:: EXERCISE MATERIAL
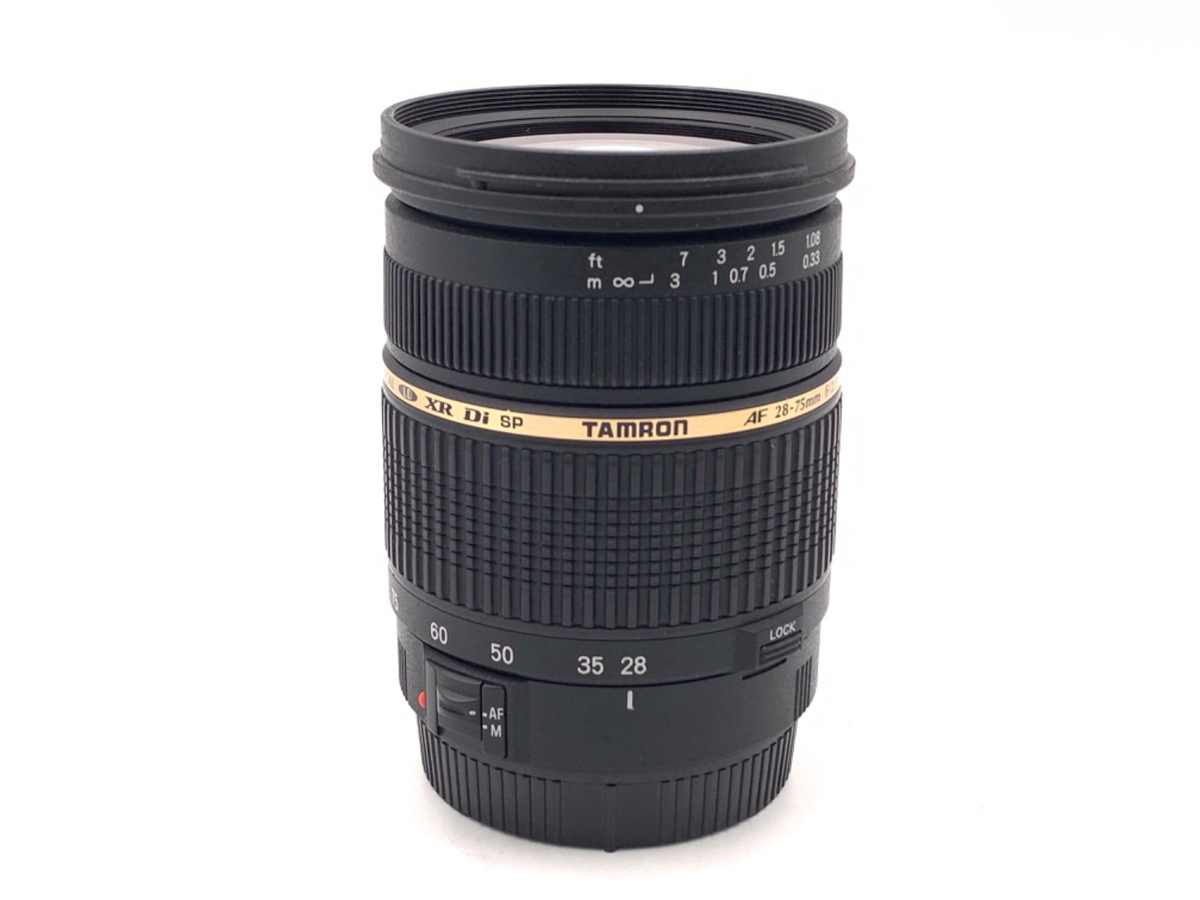 価格.com - TAMRON SP AF70-200mm F/2.8 Di LD [IF] MACRO (Model A001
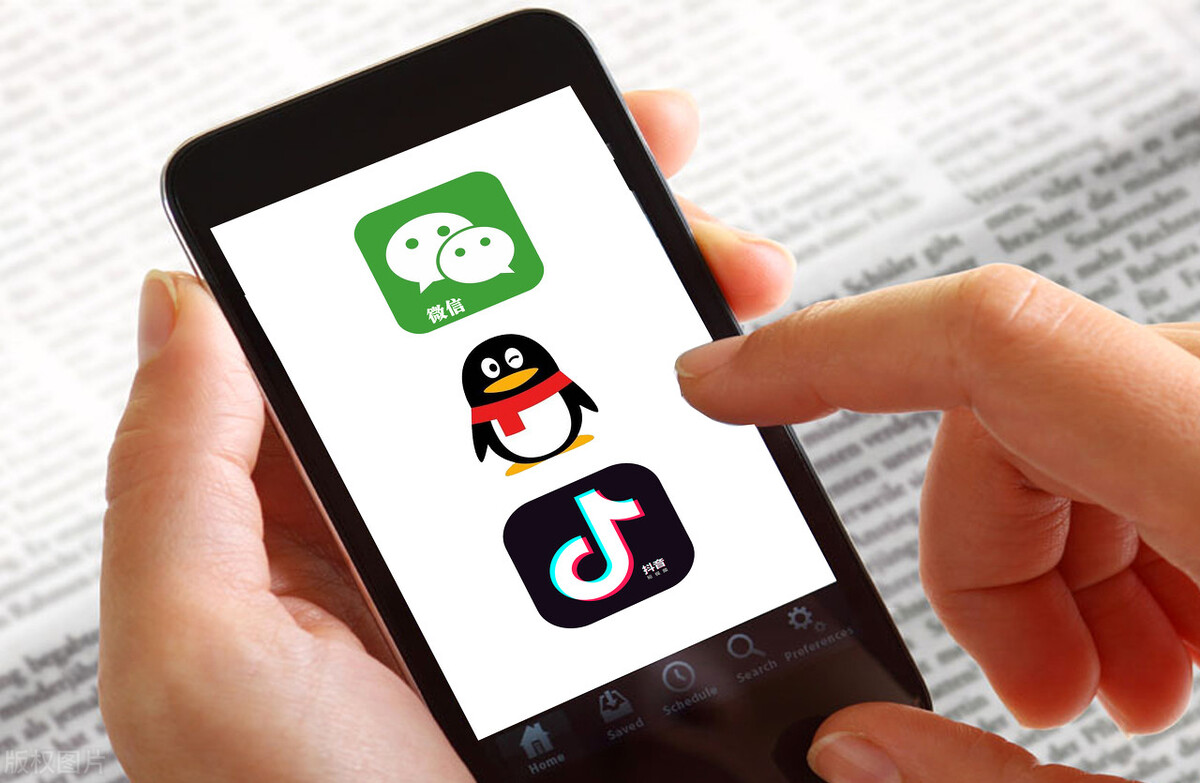 学习QQ的优点，微信将支持聊天发送99张图片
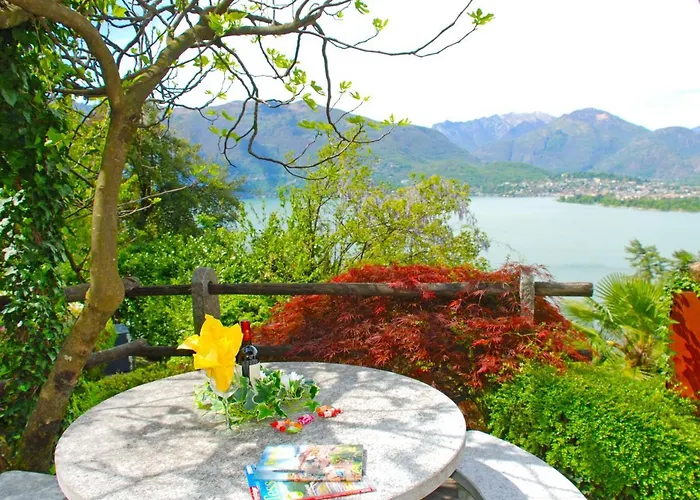 Casablanca Og By Interhome * San Nazzaro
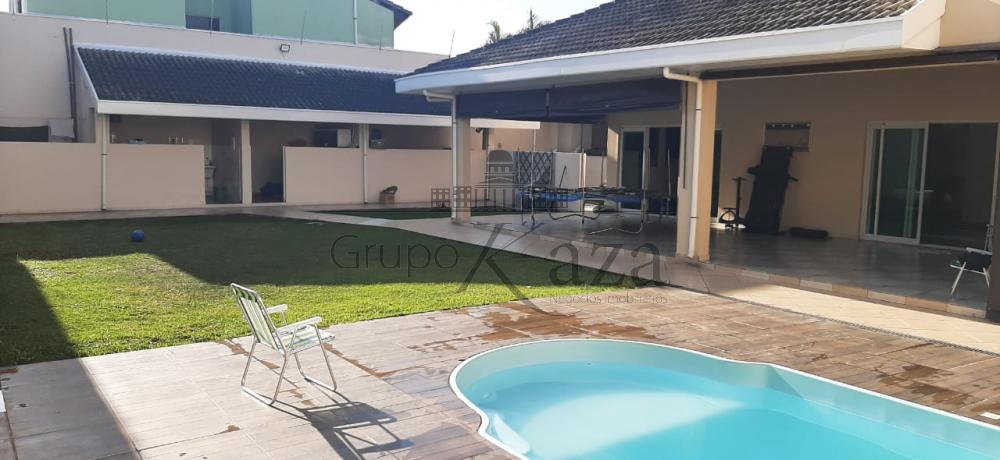 Foto 30 de Casa Sobrado em Chácaras Santa Maria, Jacareí - imagem 30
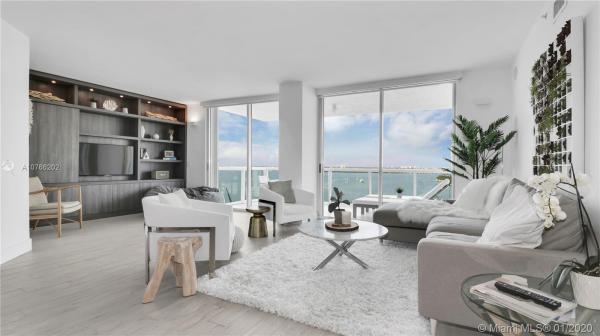 The Grand Venetian, 10 Venetian Way #1802, Miami Beach, Florida 33139, image 2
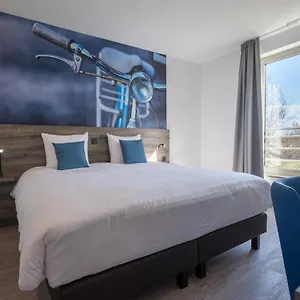Otel Velotel Brugge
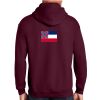 Adult Heavy Blend™ 50/50 Hooded Sweatshirt Thumbnail
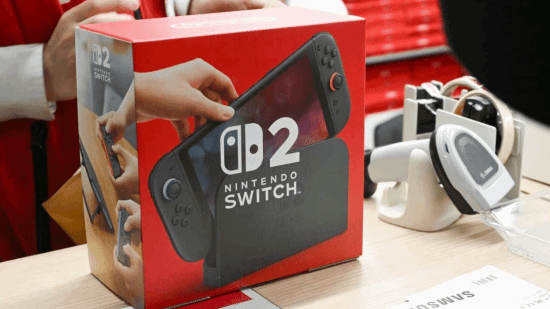 PS5 14.20固件与Switch 2曝出破解方案，均属软件层利用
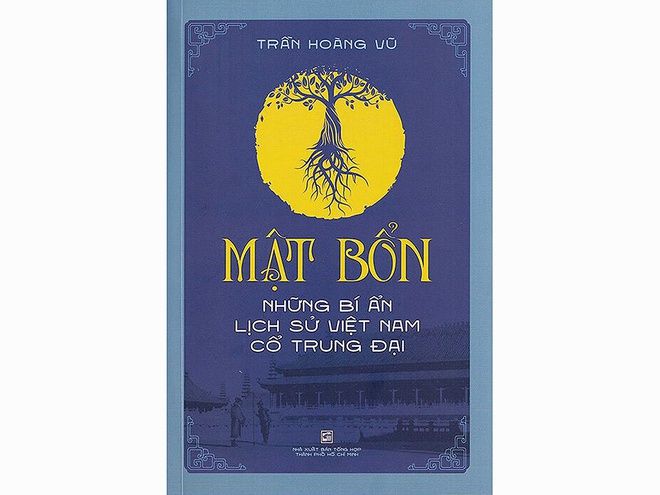 Hình ảnh tư liệu quý từ Mật Bổn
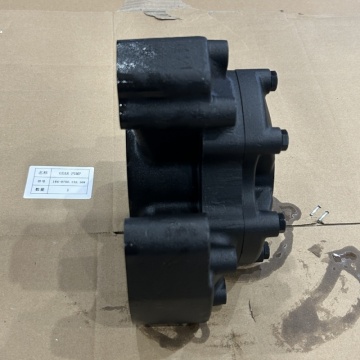 ZF Transmission Pump Replace Transmission System Component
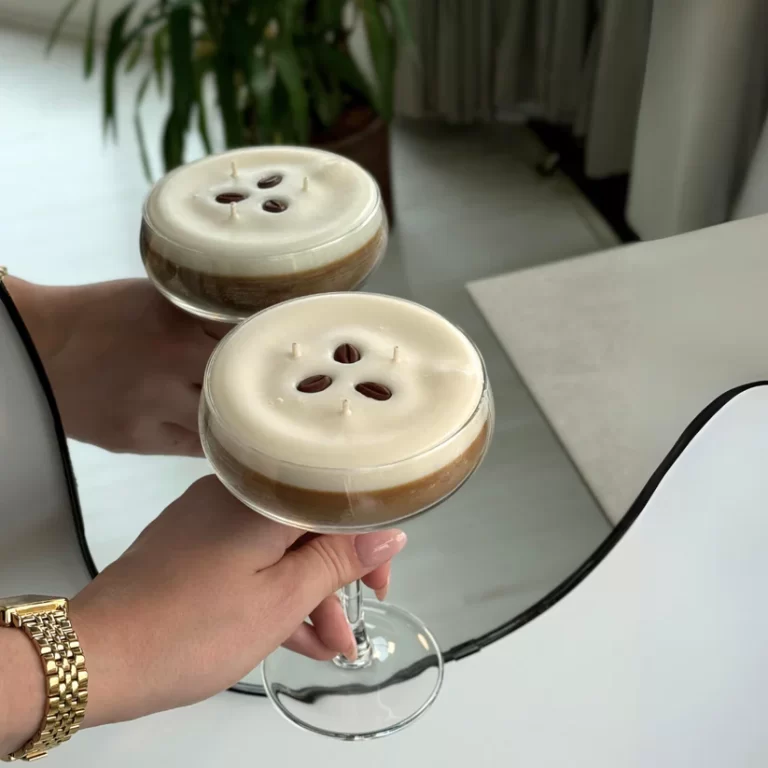 espresso martini svijeće, naslovna_Instagram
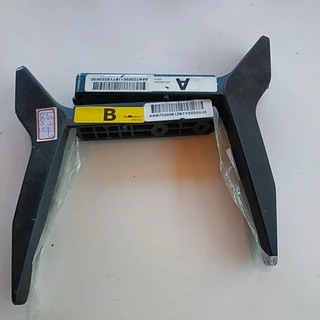 Base Pé Pedestal Suporte Compatível Tv LG 32lj600b/32lj601 21lj600b +Parafusos Fixação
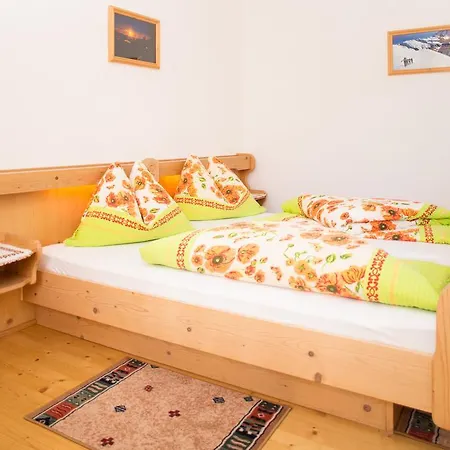 Mit Glocknerblick Apartment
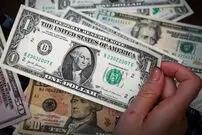 قیمت دلار امروز دوشنبه 26 مرداد 1405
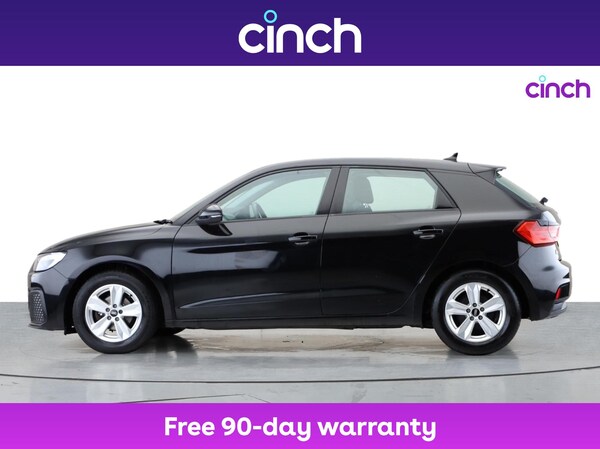 Used Audi A1 2021 for sale - 76281503: Photo 8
::::
• _EXERCISE BRIEF_
What is needed is the exact run of lines from the start of the data through the line with "Otel Velotel Brugge", both ends included, minus the pictures.

• _ANSWER TO THE PROBLEM_
 価格.com - TAMRON SP AF70-200mm F/2.8 Di LD [IF] MACRO (Model A001
 学习QQ的优点，微信将支持聊天发送99张图片
 Casablanca Og By Interhome * San Nazzaro
 Foto 30 de Casa Sobrado em Chácaras Santa Maria, Jacareí - imagem 30
 The Grand Venetian, 10 Venetian Way #1802, Miami Beach, Florida 33139, image 2
Otel Velotel Brugge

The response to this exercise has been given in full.